Bahkan untuk memaksa Ricky mau kembali ke Indonesia, Dahlan sampai rela seluruh
gajinya sebagai menteri diberikan pada Ricky.
"Ricky
ini sudah 14 tahun di Jepang. Ia sudah memiliki hak paten internasional mobil
listrik di sana. Saya merayunya habis-habisan agar mau kembali ke Indonesia.
Dia sempat takut dengan resiko gajinya turun dan belum tentu ilmunya dihargai.
Saya terus yakinkan dia dan memberikan seluruh gaji saya tiap bulan untuknya.
Saya minta dia membangun mimpi mobil listrik buatan anak Indonesia, akhirnya
dia mau dan kita buat Tucuxi, Selo dan Gendhis," kisah Dahlan
mengenai awal perkenalannya dengan Ricky.
"Namun
ternyata, kekhawatiran Ricky terjadi. Ternyata sambutan dalam negeri (soal
mobil listrik) tidak baik. Tidak ada kepastian dan tidak ada ketentuan yang
jelas. Saya harus minta maaf pada Ricky. Saya bayangkan dulu orang dari luar
negeri kalau pulang bisa dimanfaatkan, ternyata tidak," tambah Dahlan
masih dengan nada kecewa.
Dahlan
seolah kehabisan alasan untuk tetap menahan pemuda cerdas itu bertahan di
Indonesia. Apalagi hingga saat ini, Kemenristek tak jua memberikan penjelasan,
mengapa izin itu belum dikeluarkan. Padahal mobil-mobil listrik buatan Ricky,
sudah pernah mejeng di acara KTT APEC di Bali.
"Kalau
sampai satu atau dua bulan ini tidak ada kejelasan, saya harus izinkan dia
(Ricky) pulang ke Jepang. Dia ini anak muda yang cerdas. Masa depannya masih
panjang. Saya tidak mau menggantung masa depannya dengan bertahan di
Indonesia," kata Dahlan.
Izin
yang Tak Kunjung Keluar
Mobil
listrik Tucuxi, Selo dan Gendhis telah lama selesai. Mungkin ini bukan mobil
listrik pertama yang dibuat di Indonesia.
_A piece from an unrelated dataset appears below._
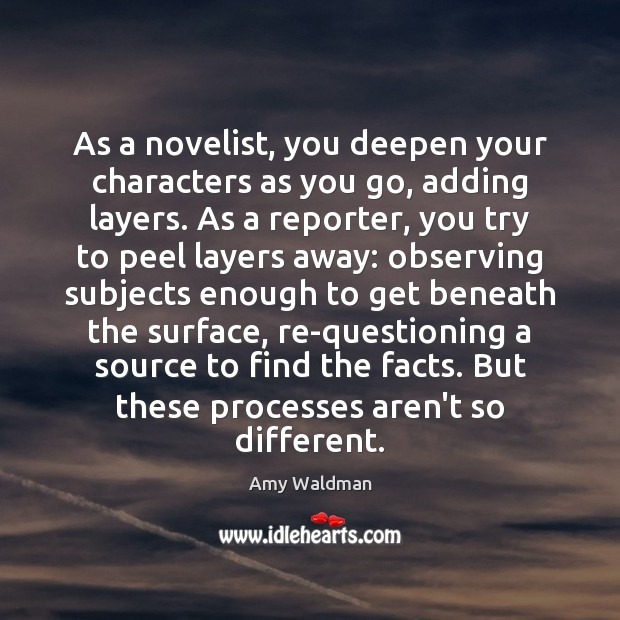 Image, As a novelist, you deepen your characters as you go, adding layers.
Namun inilah jajaran mobil listrik
yang pertama kali dikerjakan seluruhnya oleh putra putri bangsa.
Untuk
mendapatkan izin ketiga mobil listrik ini, pada awalnya Dahlan meminta surat
izin mobil listrik kepada Kementerian Perhubungan, namun kementerian tersebut
tidak bisa memberikan izin.
"Akhirnya
Kemenhub dan Menristek bicara dan akhirnya urus izin di Menristek. Ini sedang
kita urus," kata Dahlan menjawab wartawan beberapa bulan lalu.
Namun
seiring berlalunya waktu, izin dari Kemenristek tak kunjung ada kejelasan.
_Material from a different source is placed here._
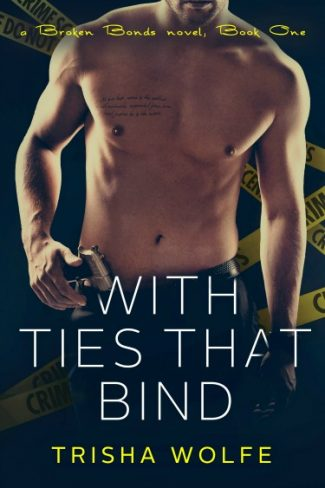 Cover Reveal + Giveaway: With Ties That Bind (Broken Bonds #1) by Trisha Wolfe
Padahal Menristek Gusti Muhammad Hatta pernah memuji mobil listrik Selo saat
melakukan ujicoba.
Berbagai
carapun sudah ditempuh bekas Dirut PLN ini agar mengantongi izin menggunakan mobil
bernama 'Selo' itu. Dari mengirim pesan singkat (SMS), telephone, hingga
mengirimkan surat pribadi pada Kemenristek. Hanya saja, upayanya hingga kini
tak berbuah manis.
"Saya
sudah kirim surat pribadi, sebagai salah satu orang yang bisa kendarai mobil
listrik itu untuk uji coba. Sampai sekarang enggak dibales. Saya udah SMS,
telepon juga sudah. Jawabannya cuma 'ya' saja, tapi tidak dikasih
izinnya," papar Dahlan heran.
Menteri
yang ogah pakai pengawalan ini juga bingung, beberapa bus listrik yang juga masih
nangkring di Kemenristek masih kesulitan keluar izinnya. Padahal secara tak
langsung, bus-bus listrik itu sudah melewati jarak jauh, dari
Jakarta-Bandung-Yogjakarta-Jakarta.
"Kalau
mobil listrik warna hijau waktu itu pernah saya kendarai sendiri sampai 1000
km. Maksud saya gitu, kalau saya pakai dulu terus baru dikritik apanya saja
yang kurang, tapi ini mau dipakai enggak bisa," sesal mantan Dirut PLN
ini.
Perkenalan
Ricky Elson dengan Dahlan
Saat
kunjungannya ke Balikpapan beberapa waktu lalu, Kaltim Pos (Grup JPNN) sempat
membuat laporan mengenai sosok Ricky Elson. Pemuda kelahiran tahun 1980 ini
menempuh pendidikan sarjana hingga program master di Jepang. Ia mengambil ilmu
spesifikasi Teknik Mesin di Polytechnic University of Japan. Dia selalu jadi lulusan
terbaik hingga dilirik seorang profesor di sana yang merupakan perancang motor
di Nidec Corporation. Ricky pun memenuhi tawaran itu.
Meski
sempat kesulitan, Ricky berhasil beradaptasi. Bahkan, dia jadi andalan di
perusahaan tersebut. Banyak pelajaran berharga didapatkan Ricky di sana.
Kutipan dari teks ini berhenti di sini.